### Data in this exercise
..............................
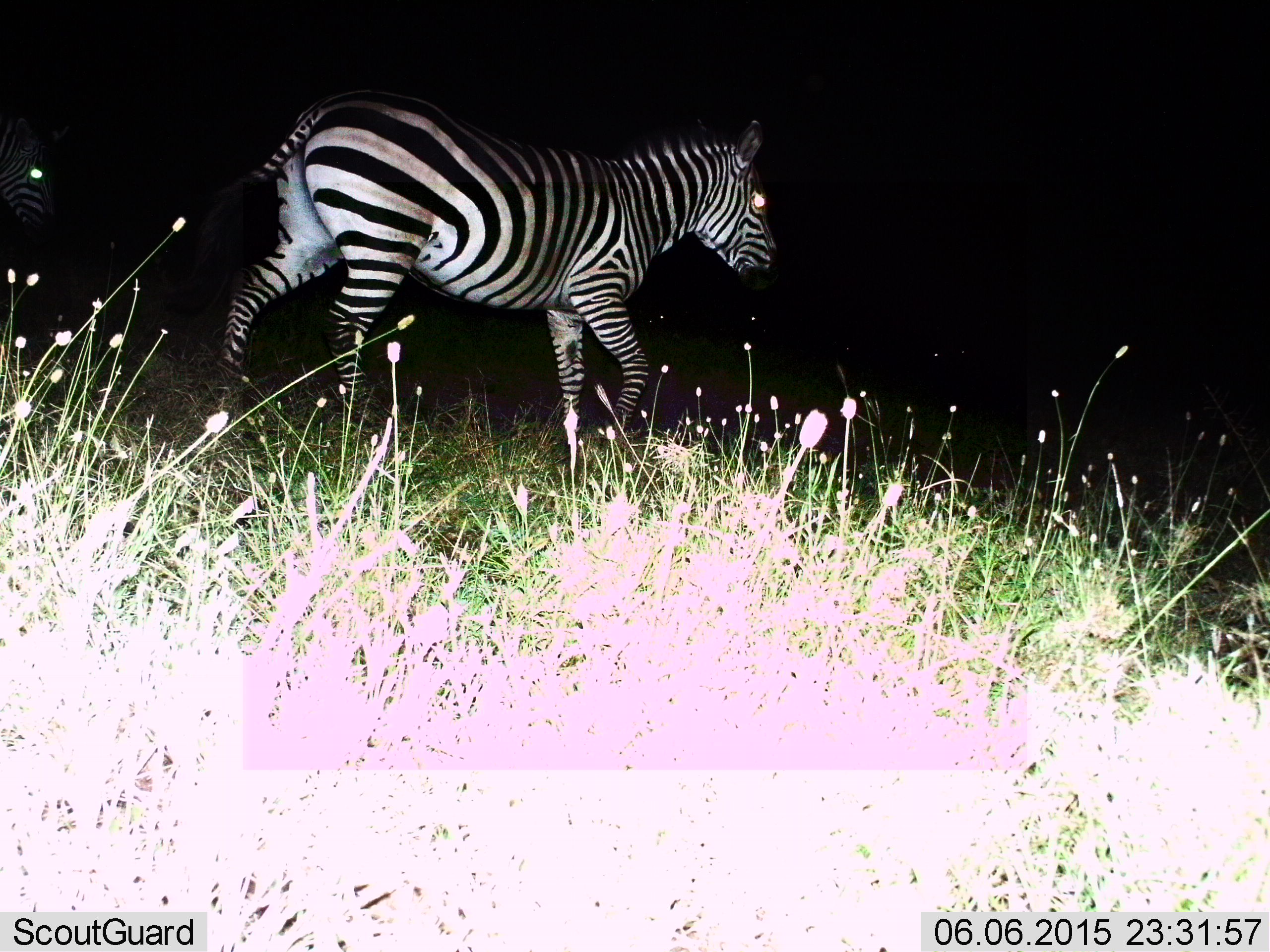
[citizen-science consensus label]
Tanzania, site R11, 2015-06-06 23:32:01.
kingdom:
..............................
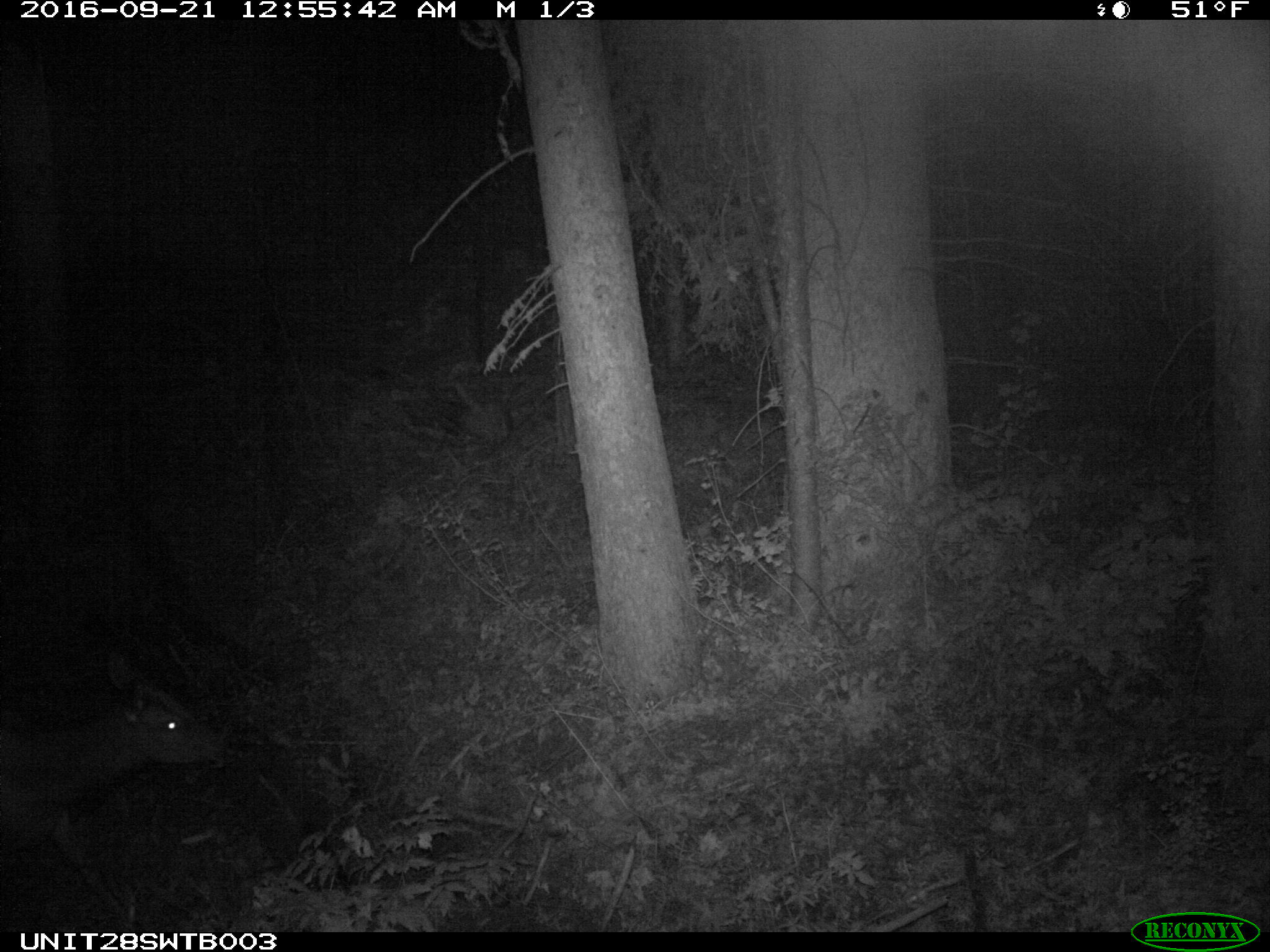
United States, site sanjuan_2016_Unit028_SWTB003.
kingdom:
..............................
### What you have to do
Among the lines of the data above, count those holding "site" and state only the number.

### Task output
2